Indeed, The Buffalo Daily Express was constrained to plead, in its review of her concert:

May we not hope that her music may tend to soften the hearts of the free and lighten the shackles of her race enslaved.

When Greenfield appeared in Cleveland, the music critic for the Cleveland Plain Dealer noted the astonishment of the audience as they heard “white” sounds emanating from a black body:

It was amusing to behold the utter surprise and intense pleasure which were depicted on the faces of her listeners; they seemed to express – ‘Why, we see the face of a black woman, but hear the voice of an angel, what does it mean?’

Sadly, there are no recordings of Sissieretta Jones or Elizabeth Greenfield; the latter died before the advent of recording, and the former, tragically, though she died as late as the 1930s, apparently chose not to record.

We have the examples, however, of many great black sopranos who have followed in the course laid down by these pioneering prima donnas.
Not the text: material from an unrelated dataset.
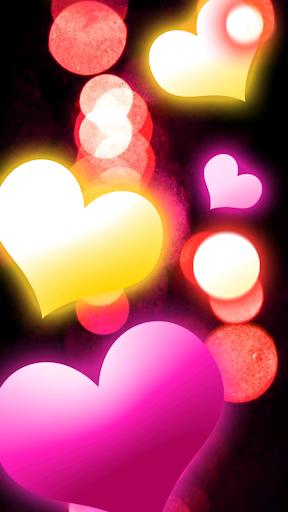 Color Flashlight  screenshots 7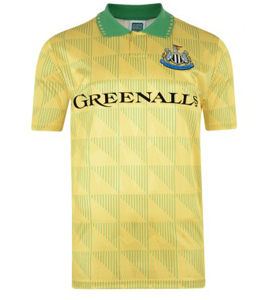 Newcastle United 1990 Away Shirt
Jessye Norman, for instance, is my absolute favorite singer in my aboslute favorite composer, Johannes Brahms — not to mention being unsurpassed in Wagner and other operatic repertoire.

Here she is singing “Divinités du Styx,” from the 1767 opera Alceste by Christoph Willibald Gluck:

In spite of the success of the success of black women singers, black men have traditionally fared less well in opera. A 1972 New York Times article, “When Will the Black Male Make It in Opera?”, describes the predicament of

Therman Bailey, a tall, good‐looking man in his early forties, [who] was signed by the Cologne Opera a few years ago. After he arrived there he was assigned a large number of roles to prepare in German. As the weeks went by, he was given more and more to learn but never a performance. He complained and finally worked up the long chain of bureaucracy to the artistic administrator, who said, “Really, we’re not sure how you’re going to look onstage.” Bailey said, “Then why the hell did you hire me? I haven’t suddenly changed color!” 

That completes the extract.